College of Business > News & Events > Professor Gives Tips on Negotiating Job Offers
Andrew Zamorski | Photo by Kathy Hillegonds / 5/10/2018 / Posted in: Students; Faculty / Twitter / Facebook /
As they head into the business world this spring, one of the most important negotiations college graduates need to master is the job offer. We asked Driehaus College of Business Associate Professor of Management Charles E. Naquin, an organizational behaviorist, for tips that will help business grads ace job negotiations.
What is the biggest error that people make in job negotiations?
I would say the biggest error I see in job negotiations from a candidate’s perspective is negotiating before you even have an offer in hand.

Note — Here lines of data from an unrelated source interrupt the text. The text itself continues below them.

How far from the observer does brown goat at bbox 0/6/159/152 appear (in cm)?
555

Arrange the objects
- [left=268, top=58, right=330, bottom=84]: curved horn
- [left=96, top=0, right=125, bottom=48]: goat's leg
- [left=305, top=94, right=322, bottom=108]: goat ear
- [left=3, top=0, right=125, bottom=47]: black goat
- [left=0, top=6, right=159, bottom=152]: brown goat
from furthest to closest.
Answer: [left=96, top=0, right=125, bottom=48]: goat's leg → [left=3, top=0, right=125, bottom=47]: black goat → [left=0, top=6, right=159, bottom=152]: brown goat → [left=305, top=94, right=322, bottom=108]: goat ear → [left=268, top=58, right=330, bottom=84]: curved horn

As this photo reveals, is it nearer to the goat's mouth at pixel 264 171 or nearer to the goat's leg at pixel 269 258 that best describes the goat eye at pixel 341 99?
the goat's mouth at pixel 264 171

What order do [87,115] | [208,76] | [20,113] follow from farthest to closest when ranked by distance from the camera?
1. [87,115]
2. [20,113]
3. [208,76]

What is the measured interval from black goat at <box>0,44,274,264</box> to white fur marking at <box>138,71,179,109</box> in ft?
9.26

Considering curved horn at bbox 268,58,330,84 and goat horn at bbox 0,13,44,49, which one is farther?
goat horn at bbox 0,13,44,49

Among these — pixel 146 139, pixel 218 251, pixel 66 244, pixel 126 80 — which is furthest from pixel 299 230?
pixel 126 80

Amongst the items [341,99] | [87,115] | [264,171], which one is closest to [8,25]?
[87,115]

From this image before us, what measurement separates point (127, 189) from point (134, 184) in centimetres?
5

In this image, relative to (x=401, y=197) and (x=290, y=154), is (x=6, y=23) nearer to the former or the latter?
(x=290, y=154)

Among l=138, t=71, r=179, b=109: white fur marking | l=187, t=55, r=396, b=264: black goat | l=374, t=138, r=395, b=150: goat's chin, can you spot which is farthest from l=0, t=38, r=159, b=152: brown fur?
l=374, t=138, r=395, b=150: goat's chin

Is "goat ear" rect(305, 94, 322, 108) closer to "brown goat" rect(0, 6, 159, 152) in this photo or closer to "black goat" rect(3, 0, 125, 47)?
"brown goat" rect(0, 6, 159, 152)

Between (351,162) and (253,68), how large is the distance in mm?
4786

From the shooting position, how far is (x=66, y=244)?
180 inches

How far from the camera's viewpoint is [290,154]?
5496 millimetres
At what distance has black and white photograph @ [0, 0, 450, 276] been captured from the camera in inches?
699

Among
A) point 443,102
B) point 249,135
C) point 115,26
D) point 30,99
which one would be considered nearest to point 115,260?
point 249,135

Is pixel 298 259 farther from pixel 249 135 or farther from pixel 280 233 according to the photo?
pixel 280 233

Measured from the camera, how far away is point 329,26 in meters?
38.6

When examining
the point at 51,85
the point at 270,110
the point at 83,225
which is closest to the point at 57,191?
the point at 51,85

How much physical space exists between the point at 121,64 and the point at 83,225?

There are a number of reasons why you do not want to start negotiating before you get a written offer. Among them is that a verbal offer is easy to withdraw, while a written offer is not. In addition, once you get a written offer, the nature of the interaction changes — they (your potential employer) switch from “who should I make an offer to” to “how do we get you to sign.”
How should I respond when they ask how much I expect to make?
Generally speaking, don’t answer this question. Instead, you should respectfully deflect. A key word here is respectfully. A job negotiation should never be antagonistic. But you do want to deflect because answering this question typically never helps you and can actually hurt you. So, don’t play that game — instead, respectfully deflect. Here are some examples:
“I’m getting my MBA so my prior salary doesn’t matter.”
“I’m switching industries so my prior salary should not be considered.”
“What I’m making does not matter so much, what I would like is to be paid competitively to my peers.”
You get the picture — respectfully deflect and have a few responses in your back pocket. This is a question you will likely have to address on multiple occasions during the same interaction.
Will I offend my future boss/employer because I am negotiating the job offer?
That’s a myth. Keep it respectful, not antagonistic, and you should be fine. In fact, it is more likely that your future employer will respect you even more if you negotiate because you are obviously business savvy.
What do employers dislike about job negotiations?
Most employers making job offers expect you to negotiate and many will actually offer a starting salary lower than what they expect to actually pay you because they anticipate you’ll negotiate it to a higher level. So, employers typically expect negotiations and they don’t dislike them. What they DO tend to dislike are protracted job negotiations (so keep it short) or someone who pits one job offer against another (so don’t do that).